Bots can also verify new borrowers with more speed and accuracy. Same directors being named on borrower and creditor boards is a tell-tale sign of fraud. Bots can scan online data sources to spot any correlation between borrower and creditor directors. This is smart way to stop fraudulent applications in their tracks.

4. Fast-tracking the ledger reconciliation process

Efficient ledger reconciliation is essential for invoice discounting lenders – sadly it is often slow and error prone. First, it takes clients two weeks to submit their ledgers, then it takes lenders ten more days to manually reconcile these with their records. Meaning any mismatch and potential fraud are detected almost a month later.

Automation can help with reconciliation in two ways.

First, a workflow can be set up to pull clients’ ledger automatically at the start of each month. Second, bots can review entries across clients’ and lenders’ ledgers to detect discrepancies and animalities. These are then handed to people to investigate further. This ensures fraud is spotted earlier in the month, and action is taken straight away.

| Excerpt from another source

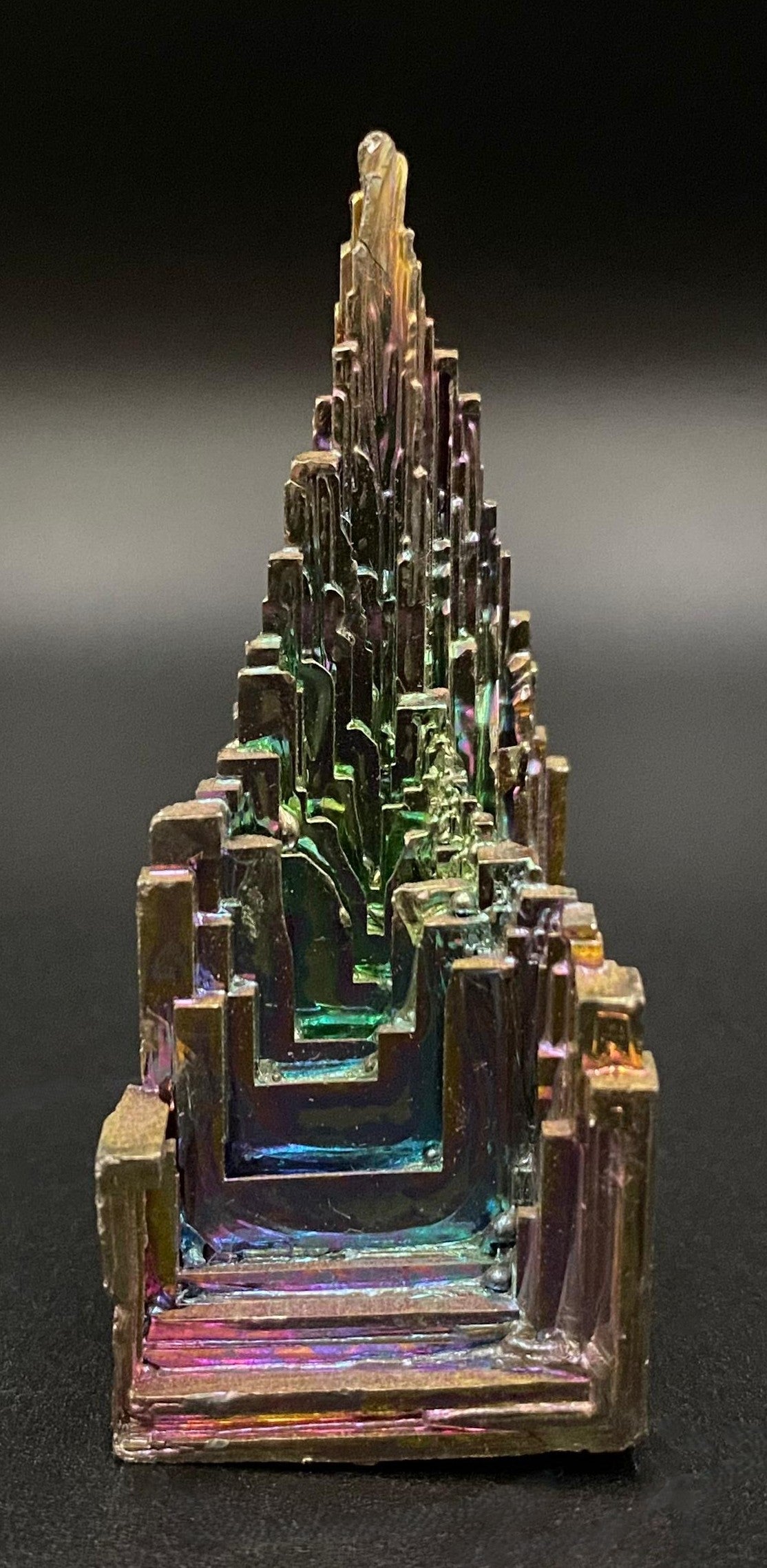 Specimen piramidal din piatra semipretioasa de bismut pe fundal negru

5. Harnessing advanced technology

Automation is a great stepping-stone to doing more with data – it improves data quality. This data can then be used to get in-depth insights by deploying analytics or machine-learning.

For example, analytics can unearth more patterns that signal suspicious activity. While machine learning can look at external and contextual data sources to determine those tricky fraudulent transactions that go undetected due their more elusive nature.

Non-intrusive solution

The best thing about automation is that it sits on top of lenders’ existing IT infrastructure with minimal disruption to existing systems. There is no need to rip and replace applications or to learn how to use a new process. Bots are calibrated to work with lenders’ systems and processes, requiring minimal IT involvement.

Automation is not just a more efficient but also a non-intrusive way to spot and stop fraudulent activity. With this this solution in place, lenders can keep fraud at bay even during the busiest periods without straining resources of increasing spend.